The City of Cambridge has long been regarded as a centre of excellence; there has been a settlement on the banks of the River Cam for nearly two thousand years, and in the 13th century the University was established, with the founding of the first College, Peterhouse.

Cambridge is located about 60 miles (100 Km) from London. Its university was founded in the eleventh century by disaffected academics from Oxford University. The oldest building from that time is in St John's College but the oldest surviving college is Peterhouse. Cambridge and Oxford are similar distances from London: Oxford lies to the west and Cambridge to the north. The distance was sufficiently great that the ruling monarch could not travel from London to either town in mediaeval times in one day.
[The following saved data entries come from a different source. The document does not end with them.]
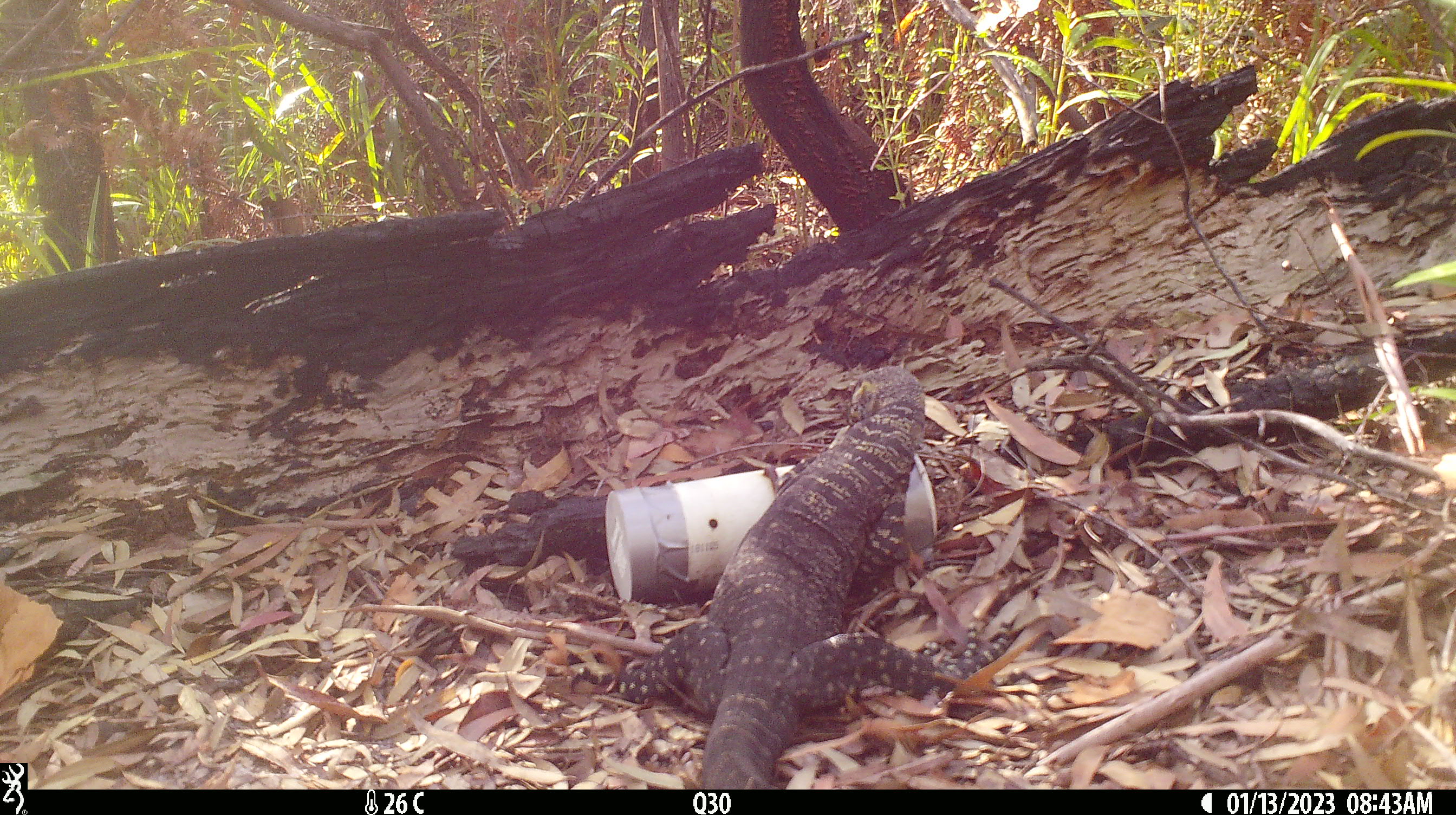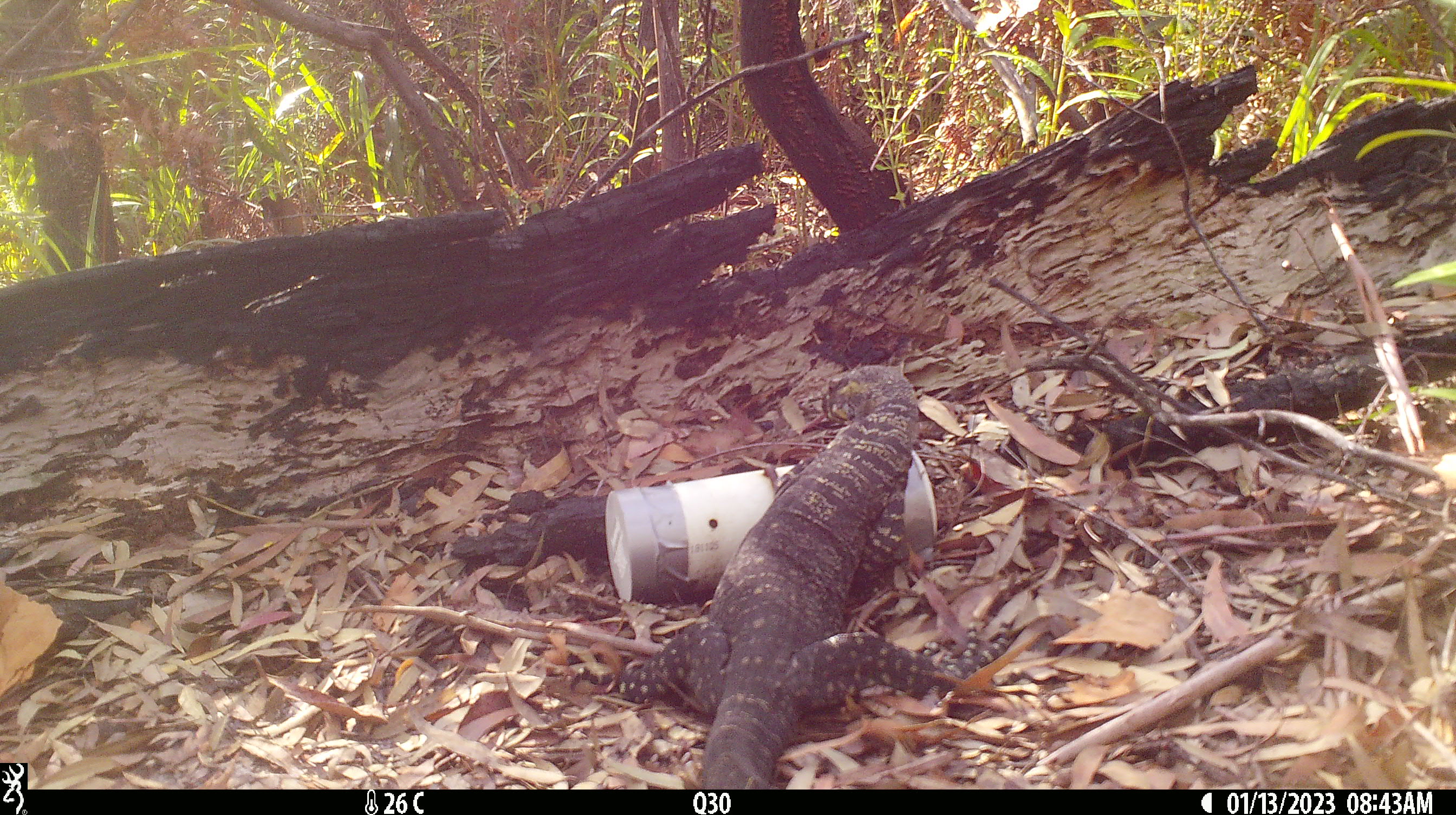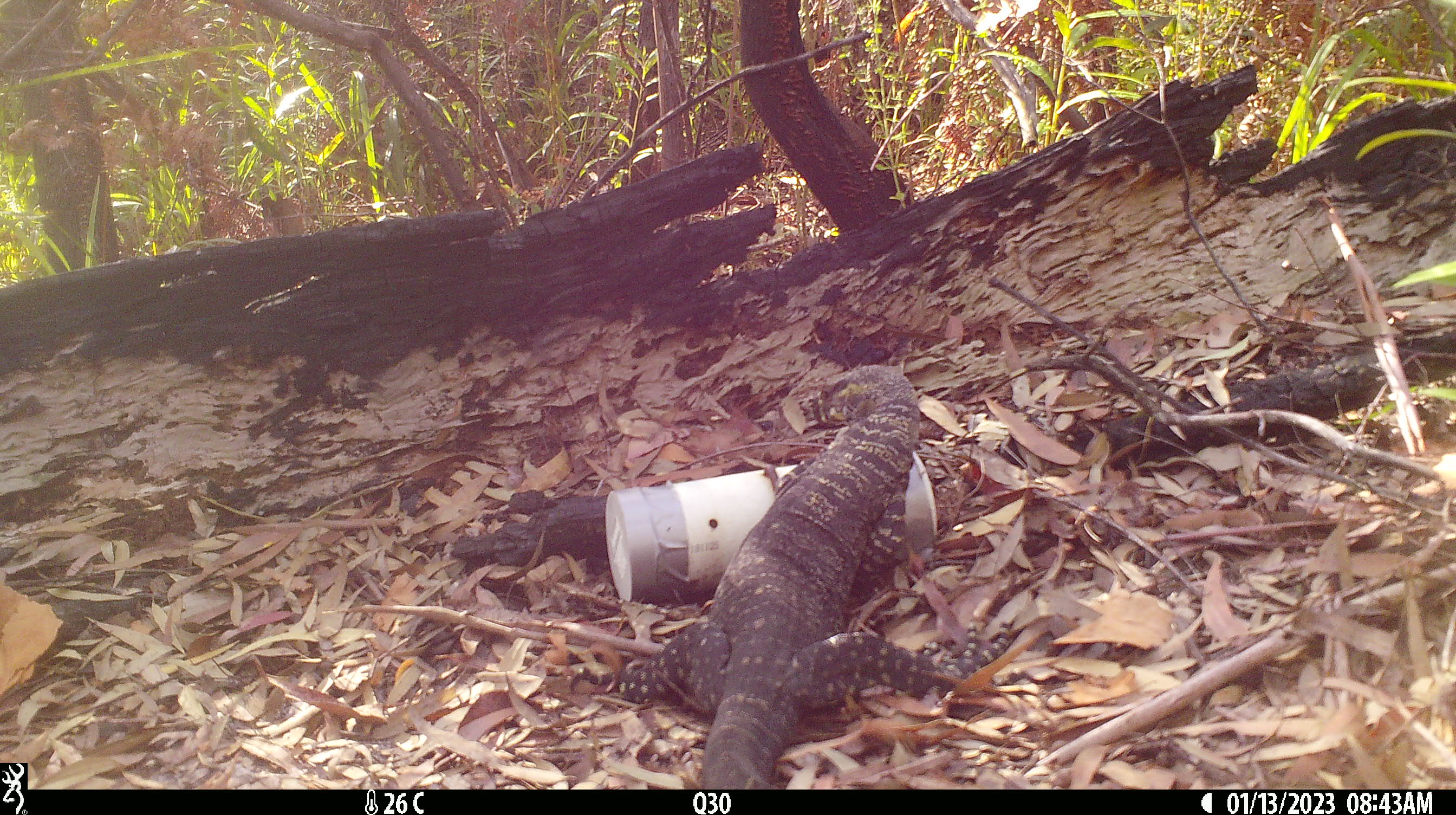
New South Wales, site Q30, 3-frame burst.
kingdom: Animalia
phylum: Chordata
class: Reptilia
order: Squamata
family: Varanidae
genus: Varanus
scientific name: Varanus varius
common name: lace monitor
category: goanna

The University has evolved slowly over the centuries and for much of the time it has been more like a collection of monasteries than the University that exists today. For example women could not get degrees until 1948 although they had been coming to Cambridge to study for over 100 years prior to that. Indeed, only in 1998 did the University finally get around to awarding degrees to some women students who should have graduated before 1948.

Cambridge is no longer a sleepy university cum market town. It is a bustling city of over 109,000 people in the vanguard of the high-technology revolution. It is a city with many good shops ( the extraordinary variety and quality of the bookshops is a debt undoubtedly owed to the University), international conferences, and exciting festivals each summer.